Source text —
☆ ☆ ☆ ☆

Asked what a practice is worth, just over one third of respondents selected 2 to 2.5 times RR, and a similar number opted for 2.5 to 3 times RR.

From a pool of around 2,400 financial planners, the survey received around 800 responses - around three quarters of which came from the eastern states.

There was still some optimism among financial planners, with 15 per cent indicating a practice was worth 3-3.5 times RR and 4 per cent selecting 3.5-4 times.

Just 7 per cent indicated they thought the average practice was worth less than 2 times RR.

 Western Australian planners were more bullish than their eastern neighbours, with one third of WA respondents prepared to pay between 3 and 3.5 times recurring revenue.

Radar results principal John Birt said there had been a dramatic increase in the number of financial planners looking to sell their practice in the first three months of 2012, with the firm's merger and acquisitions division receiving almost 30 requests from planners wanting to sell their practice.

"That's an unusually high level of enquiries," he said.

☆ ☆ ☆ ☆

Data extract —
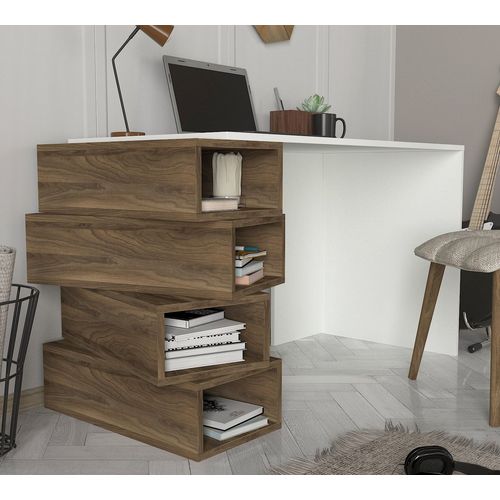 Woody Fashion Radni stol JENGA, Jenga - White, Walnut slika 2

☆ ☆ ☆ ☆

Exercise instructions —
• a. Answer these from the text on practice valuations, one per line:
(i) About how many responses did the survey receive?
(ii) What proportion of WA respondents were prepared to pay between 3 and 3.5 times recurring revenue?
(iii) How many requests from planners wanting to sell did the firm's merger and acquisitions division receive in the first three months of 2012?
• b. Please repeat the text on practice valuations word for word between "From a pool" and "the eastern states.", inclusive.

Responses —
• a.
(i) Around 800
(ii) One third
(iii) Almost 30

• b.
From a pool of around 2,400 financial planners, the survey received around 800 responses - around three quarters of which came from the eastern states.